» INSTRUÇÕES DA TAREFA
Reescreva a passagem do texto sobre os atributos de Deus que vai de "Necessário? — É-o" até "ele jamais criou.", trocando "autor" por "criador".

» TRECHO SELECIONADO

-------------------------

Se Deus existe é eterno, ativo e necessário.
Eterno? — É-o por definição. É a sua razão de ser. Não se pode conceber que ele esteja enclausurado nos limites do tempo. Não se pode imaginar como tendo tido começo e venha a ter fim. Não pode haver aparição e desaparição. É de sempre.
Ativo? — É, e não pode deixar de ser. Segundo os religiosos, foi sua atividade que engendrou tudo quanto existe, como foi a sua atividade que se afirmou pelo gesto mais colossal e majestoso que imaginar se pode: a criação dos mundos.
Necessário? — É-o e não pode deixar de ser, visto que sem a sua vontade, nada existiria: ele é o autor de todas as coisas, o ponto inicial de onde saiu tudo, a fonte única e primeira de onde tudo emanou. Bastando-se a si próprio, dependeu de sua vontade que tudo fosse tudo ou que fosse nada.
Ele é, portanto: eterno, ativo e necessário.
Mas eu pretendo e vou demonstrar que se Deus é eterno, ativo e necessário, também deve ser eternamente ativo, e eternamente necessário. E que, por consequência, ele não pôde, em nenhum momento, ter sido inativo ou inútil, e que enfim, ele jamais criou.

-------------------------

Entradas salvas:

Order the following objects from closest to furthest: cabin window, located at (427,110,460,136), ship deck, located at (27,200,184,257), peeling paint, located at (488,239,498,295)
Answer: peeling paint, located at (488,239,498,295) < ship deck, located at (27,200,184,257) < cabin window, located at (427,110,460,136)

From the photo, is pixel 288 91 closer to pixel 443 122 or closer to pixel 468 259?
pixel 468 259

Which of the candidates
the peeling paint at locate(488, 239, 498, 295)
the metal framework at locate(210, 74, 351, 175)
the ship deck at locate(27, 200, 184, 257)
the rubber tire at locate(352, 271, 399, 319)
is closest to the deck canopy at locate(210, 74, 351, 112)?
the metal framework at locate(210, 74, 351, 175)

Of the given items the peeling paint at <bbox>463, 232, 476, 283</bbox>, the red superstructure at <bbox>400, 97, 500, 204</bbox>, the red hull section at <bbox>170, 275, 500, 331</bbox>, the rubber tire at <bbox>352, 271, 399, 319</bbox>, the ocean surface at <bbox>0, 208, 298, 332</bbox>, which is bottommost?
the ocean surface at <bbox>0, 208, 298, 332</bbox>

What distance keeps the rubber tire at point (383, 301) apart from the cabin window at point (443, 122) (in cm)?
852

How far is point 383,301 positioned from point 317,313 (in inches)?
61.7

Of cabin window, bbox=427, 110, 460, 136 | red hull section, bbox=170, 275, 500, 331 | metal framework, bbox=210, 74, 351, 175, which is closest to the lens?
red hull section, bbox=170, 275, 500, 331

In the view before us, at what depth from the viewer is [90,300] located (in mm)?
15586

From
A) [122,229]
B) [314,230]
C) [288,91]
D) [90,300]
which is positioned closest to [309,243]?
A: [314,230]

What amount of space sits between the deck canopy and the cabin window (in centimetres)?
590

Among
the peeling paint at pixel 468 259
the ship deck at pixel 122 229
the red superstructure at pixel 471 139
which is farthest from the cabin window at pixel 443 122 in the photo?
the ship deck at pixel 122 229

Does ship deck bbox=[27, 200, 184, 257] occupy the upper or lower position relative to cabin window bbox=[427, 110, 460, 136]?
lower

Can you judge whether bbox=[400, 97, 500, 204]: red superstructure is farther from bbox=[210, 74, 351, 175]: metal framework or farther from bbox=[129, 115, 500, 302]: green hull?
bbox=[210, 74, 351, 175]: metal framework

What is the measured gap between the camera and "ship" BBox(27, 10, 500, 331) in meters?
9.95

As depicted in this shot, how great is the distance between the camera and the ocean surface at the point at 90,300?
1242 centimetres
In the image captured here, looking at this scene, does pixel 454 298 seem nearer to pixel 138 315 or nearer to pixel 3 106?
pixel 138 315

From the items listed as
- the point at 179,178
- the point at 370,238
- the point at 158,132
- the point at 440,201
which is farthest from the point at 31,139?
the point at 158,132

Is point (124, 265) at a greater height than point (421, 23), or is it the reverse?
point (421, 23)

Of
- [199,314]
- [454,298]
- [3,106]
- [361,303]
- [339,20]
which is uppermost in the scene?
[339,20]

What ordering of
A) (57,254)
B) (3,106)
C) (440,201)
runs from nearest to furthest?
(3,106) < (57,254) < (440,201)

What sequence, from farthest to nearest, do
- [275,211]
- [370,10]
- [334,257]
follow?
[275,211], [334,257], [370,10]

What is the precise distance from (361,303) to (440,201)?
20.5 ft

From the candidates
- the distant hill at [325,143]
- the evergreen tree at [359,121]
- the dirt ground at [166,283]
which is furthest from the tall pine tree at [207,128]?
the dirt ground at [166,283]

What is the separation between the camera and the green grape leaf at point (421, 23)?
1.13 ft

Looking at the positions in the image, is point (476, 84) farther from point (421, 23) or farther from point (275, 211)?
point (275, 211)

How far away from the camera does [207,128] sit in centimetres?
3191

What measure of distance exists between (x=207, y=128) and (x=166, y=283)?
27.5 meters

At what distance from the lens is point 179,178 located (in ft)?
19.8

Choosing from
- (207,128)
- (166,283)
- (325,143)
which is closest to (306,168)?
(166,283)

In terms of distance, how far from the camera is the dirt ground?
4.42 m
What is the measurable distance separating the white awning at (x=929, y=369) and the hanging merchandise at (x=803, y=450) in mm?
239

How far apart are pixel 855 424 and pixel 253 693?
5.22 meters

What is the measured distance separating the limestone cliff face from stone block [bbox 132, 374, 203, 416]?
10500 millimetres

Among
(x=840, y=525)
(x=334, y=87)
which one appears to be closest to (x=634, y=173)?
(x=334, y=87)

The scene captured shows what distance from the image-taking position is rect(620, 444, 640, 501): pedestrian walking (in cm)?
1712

-------------------------

» RESPOSTA ESCRITA
Necessário? — É-o e não pode deixar de ser, visto que sem a sua vontade, nada existiria: ele é o criador de todas as coisas, o ponto inicial de onde saiu tudo, a fonte única e primeira de onde tudo emanou. Bastando-se a si próprio, dependeu de sua vontade que tudo fosse tudo ou que fosse nada.
Ele é, portanto: eterno, ativo e necessário.
Mas eu pretendo e vou demonstrar que se Deus é eterno, ativo e necessário, também deve ser eternamente ativo, e eternamente necessário. E que, por consequência, ele não pôde, em nenhum momento, ter sido inativo ou inútil, e que enfim, ele jamais criou.